The plan outlined by the government today makes the following pledges:
- £100 million to support children, adults and families achieve and maintain a healthier weight
- Sir Keith Mills appointed to advise on a new incentives and reward approach to encourage healthy behaviours
- Measures part of landmark obesity strategy published by the Prime Minister last July
Responding to the announcement, Dr Amanda Avery, Chair of the BDA Obesity Specialist Group, said, “This new funding is a welcome step towards providing better and more consistent support to the many people of all ages living with obesity in England. It remains to be seen exactly how this money will be spent, though it seems unlikely that this £100 million will be sufficient on its own to ensure that services are provided to all age groups and in all areas. We hope government will go further to end the current post-code lottery for services and that services can be extended to support weight loss maintenance.”
Dr Julie Lanigan, Vice-Chair of the BDA Paediatrics Specialist Group, said, “These services should be led by experts experienced in developing and delivering interventions for the prevention and treatment of obesity with evidence to show they are effective in the short- and long-term. We are keen to work with government to ensure that this money is spent effectively, and it is equally important that they work with service users –people living with obesity– to design services that work for them and meet their needs.

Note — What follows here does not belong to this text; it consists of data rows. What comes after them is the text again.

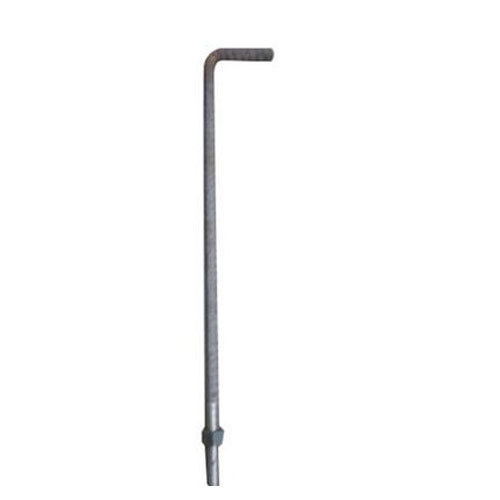 SS L Foundation Bolt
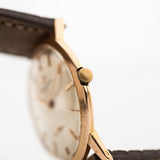 Vacheron Constantin 18k Ultra Thin 1960s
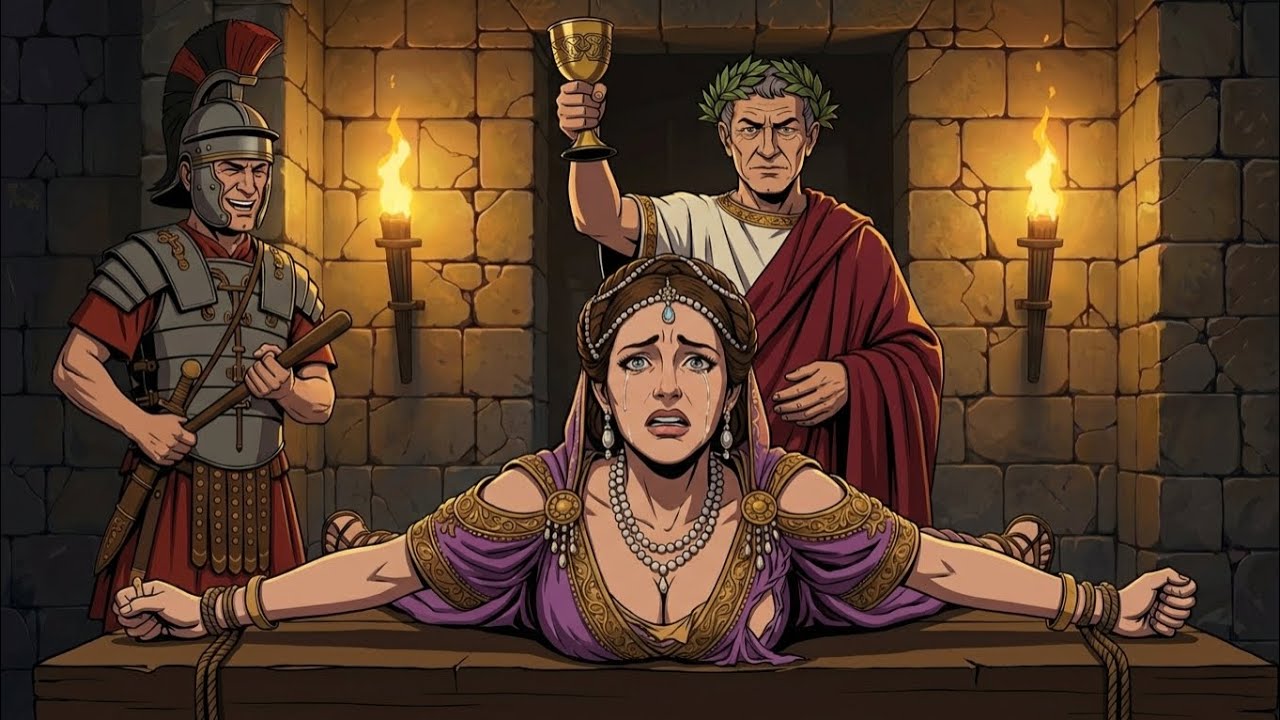 Caligula's Palace Banquets | Documented Horrors of the Roman Emperor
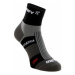 Ponožky Inov-8 RACE ULTRA mid 2p 5050973-945 čierna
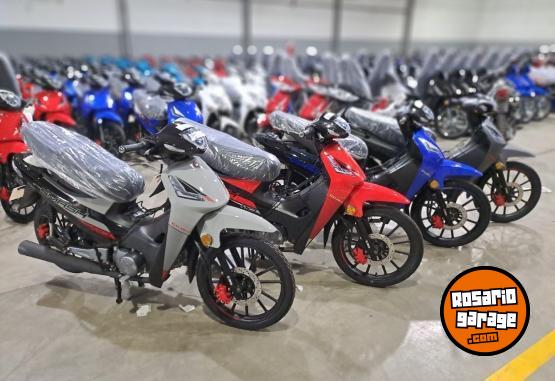 Motos - Gilera SMASH FULL 110 C/CBS 0KM 2025 Nafta 0Km - En Venta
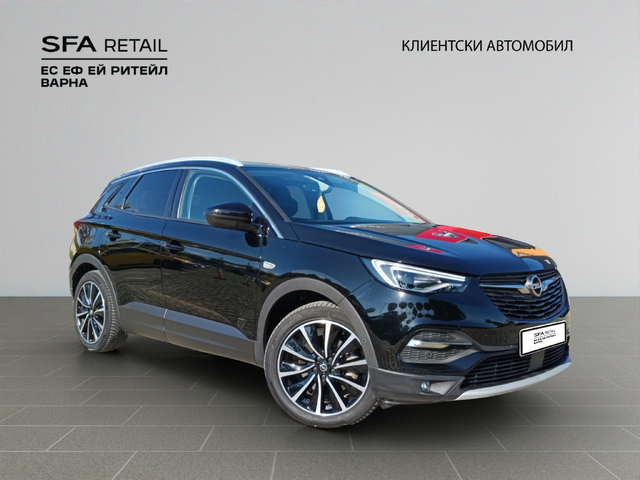 Opel GRANDLAND X INNOVATION - автомобили, коли, обяви за нови и употребявани 6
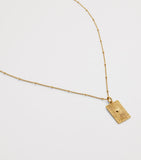 Monica Vinader Talisman Heart charm, imported from the UK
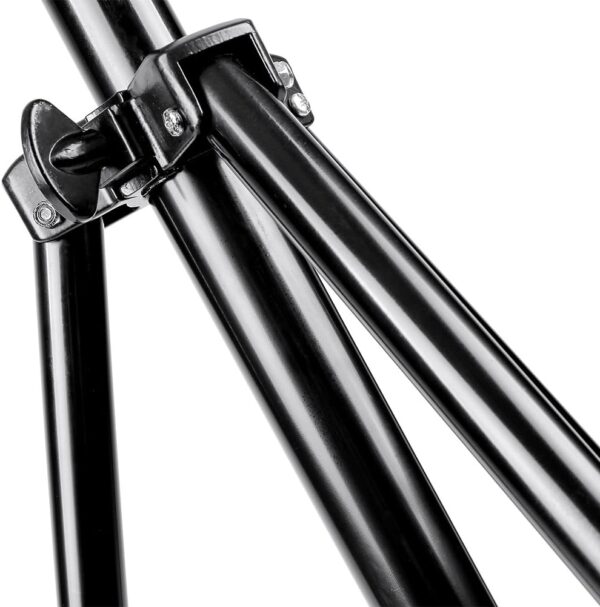NEEWER PRO 9feet/260cm Spring Loaded Heavy Duty Photography Photo Studio Light Stands with 1/4" Screw & 5/8 Stud for Video, Portrait and Photography Lighting (2 Packs) - Image 5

“This money is separate to the expected announcement on local authority public health funding, which also needs to be significantly increased to reverse several years-worth of real term cuts.”
Obesity is a common problem in the UK, which the NHS says affects as many as 1 in 4 adults and 1 in 5 children. Research has associated country’s with higher levels of obesity to more negative outcomes from the COVID pandemic, which scientists say shows that governments need to address health and weight management across the community as a priority for future pandemic preparation.